The Planted Row: Reaping more than grain
Our farming ancestors had little tricks they used to peek into the future to see what it might hold. If a halo ever appeared around the moon, my grandfather would expect rain in the near future, and my old granny used to say, “Red sky at night, sailors delight; red sky at morning, sailors take warning.” (Rumor has it that my uncle saw a red sky to the north one evening and called all the old women in the community and told them the Russians were bombing Canada, but that’s not really the kind of prediction I’m talking about.)
Farmers today have a few signs of their own, and the ones we can see don’t look that great. For one thing, here in Aberdeen, there isn’t much snow on the ground. My wife is a meteorologist, and between you, me and the fencepost, she says we could be in for a drought. We also have this really useful sign called the Chicago Board of Trade, and it says the price of corn is hovering around breakeven.
I’m not sure we can see into the future with any greater accuracy than our ancestors. There are many variables in play that could drastically improve the kind of year we have in 2014, not to mention the mitigating factors of modern technology, advanced farming techniques and outstanding seed genetics. Still, it takes guts to stare down the barrel of $4 corn and seed your ground anyway.
At times like this, I try to remember that a farm is more than the price you get for your grain or cattle. It’s more than your yield per acre or average daily gain. It’s more than the renewable fuel standard.
A farm is your kid playing in the dirt in the headlands while you make your rounds. It’s lunch on the tailgate of a pickup truck. It’s washing grease and dust off your arms before supper. It’s the dry smell of harvested grain. It’s the satisfied exhaustion you feel at sundown, knowing your seeds are in the ground or your harvest is in the bin. It’s the glue that can hold your family together.
My 10-year-old nephew was recently eating lunch with a classmate and my father. When the classmate learned from my father that we didn’t watch much football (or TV in general) in our family, he asked my nephew what our family did for fun. My nephew answered, “We work.” The classmate thought he was joking and said, “No, seriously, what do you do for fun?” My nephew looked him in the eye and said, “We work.”

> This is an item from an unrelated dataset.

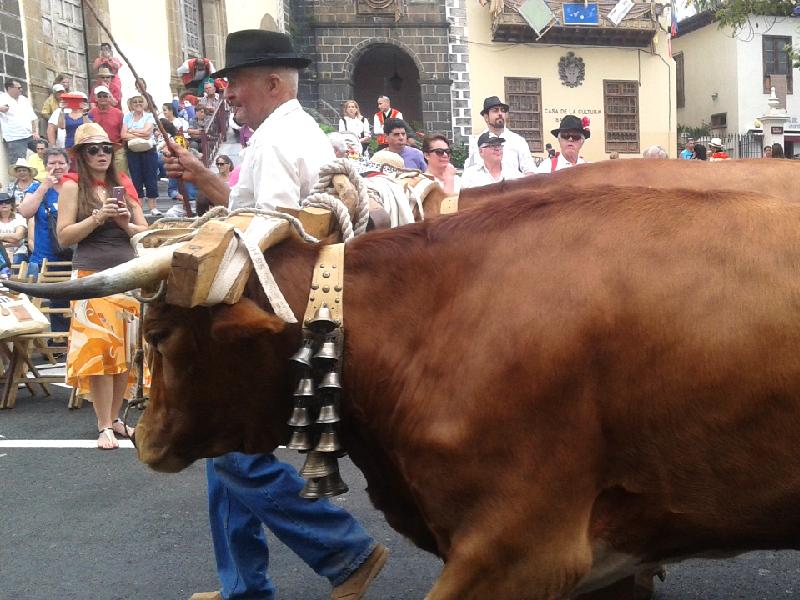 Romería de San Isidro Labrador | La Orotava | Bueyes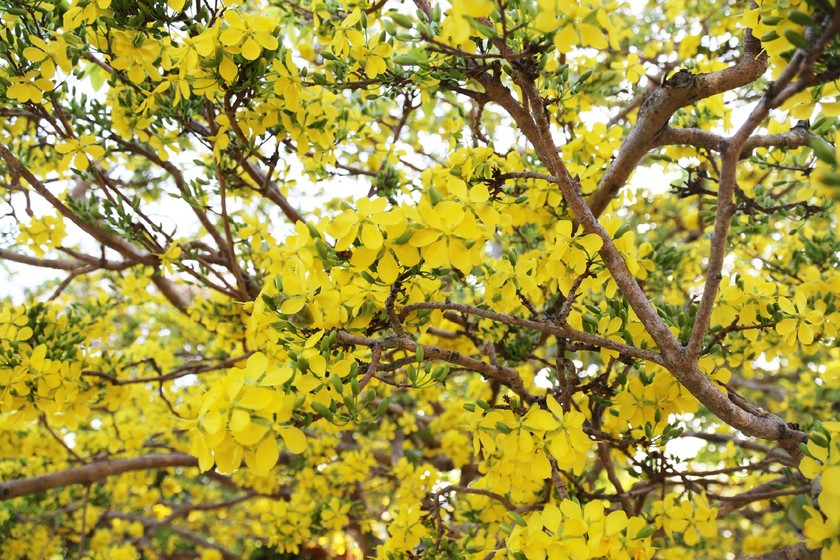 Giant ancient yellow apricot tree blooming on Tet ảnh 8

While my nephew has a flair for the dramatic, he was certainly being honest. Some of the best times of my life were spent working right alongside my sisters, cousins, aunts, uncles, parents and grandparents. We had fun. We joked and told stories while we went about the hard work it takes to run a farm. I will admit there were a few times in my teen years when I was jealous of my friends who didn’t have to get up so early and could go to the pool or the mall in the middle of the day, but those times were rare. For the most part, I realized I was living a very special life. We didn’t have a lot of money, but we had each other. The shared work made us close and taught us that we could count on one another. (The occasional dirt clod fight didn’t hurt things, either.)
No matter what challenges this year might throw at you, remember that farmers reap more than grain at harvest. They also reap the rewards of working close to the land and to their families, and those rewards come whether or not commodity prices are in the basement.